A knack for listening and problem solving, a love of children, and a desire to teach led Dr. Werdenschlag to the field of developmental psychology and Vermont State University where she has been teaching for more than 30 years. Growing up, Dr. Werdenschlag thought she wanted to be either an elementary school teacher or a child psychologist. It was during her junior year of college, however, that her career goals changed thanks to an academic advisor who introduced her to a field she never knew existed-developmental psychology. It combined everything she liked to do in a way she had never before considered, which included teaching at the university level. What Dr. Werdenschlag loves the most about Vermont State University are the students and the authentic connection to the community. She appreciates the small classes where she has the opportunity to get to know each and every one of her students individually and personally. She finds it rewarding to be able to not only follow her students’ success at Vermont State University, but to be able to stay connected with them after graduation and watch them flourish in their own professional careers.
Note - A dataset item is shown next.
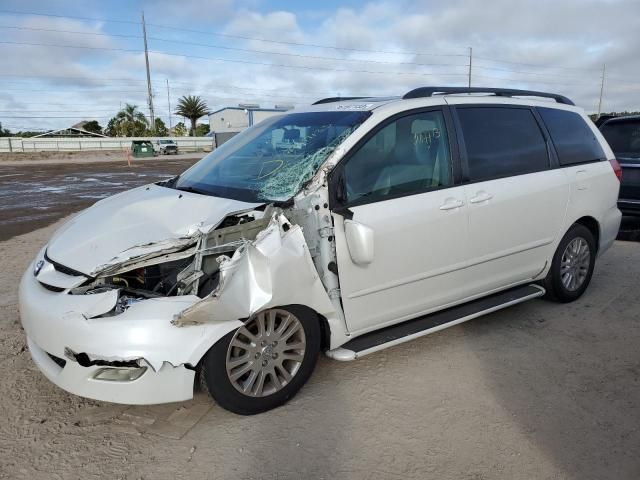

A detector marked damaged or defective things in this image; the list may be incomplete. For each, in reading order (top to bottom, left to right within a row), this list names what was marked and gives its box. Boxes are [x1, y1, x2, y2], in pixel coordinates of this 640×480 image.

shattered windshield [174, 109, 370, 202]
crumpled hood [46, 184, 262, 274]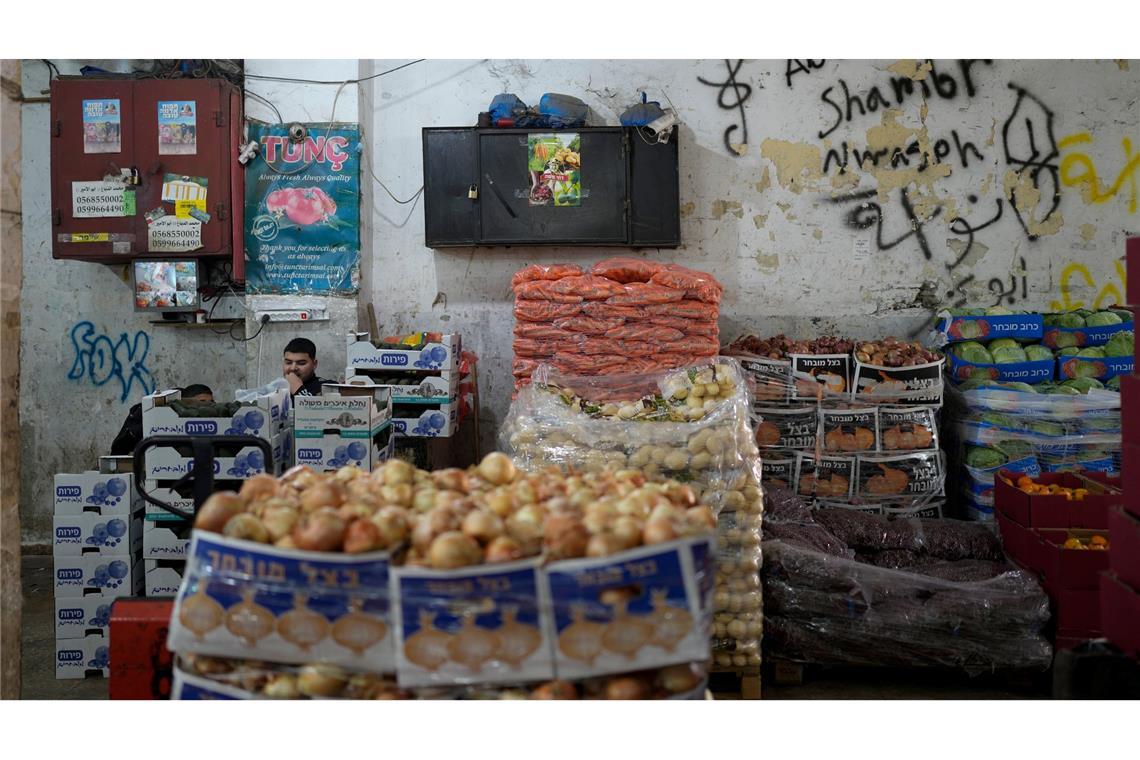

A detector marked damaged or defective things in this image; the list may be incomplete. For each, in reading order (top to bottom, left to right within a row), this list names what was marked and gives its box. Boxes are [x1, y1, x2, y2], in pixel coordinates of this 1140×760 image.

peeling paint wall [369, 60, 1135, 458]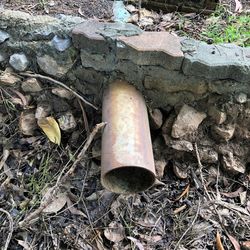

Dr. Werdenschlag’s academic interests and specialties within developmental psychology include cognitive development, family relationships, and cross-cultural issues. Her early research focused on metacognition, parent influences on children’s school performance, and parent-adolescent relationships. Dr. Werdenschlag’s current interest in cross-cultural psychology stems from her high school experience as an exchange student in Istanbul, Turkey, her second undergraduate major in anthropology, and her love of travel. She enjoys leading travel trips with students.
Dr. Werdenschlag received her Ph.D. and M.S. in Developmental Psychology from Tulane University in New Orleans, LA, and she received in B.A. in Psychology and Anthropology from Emory University in Atlanta, GA.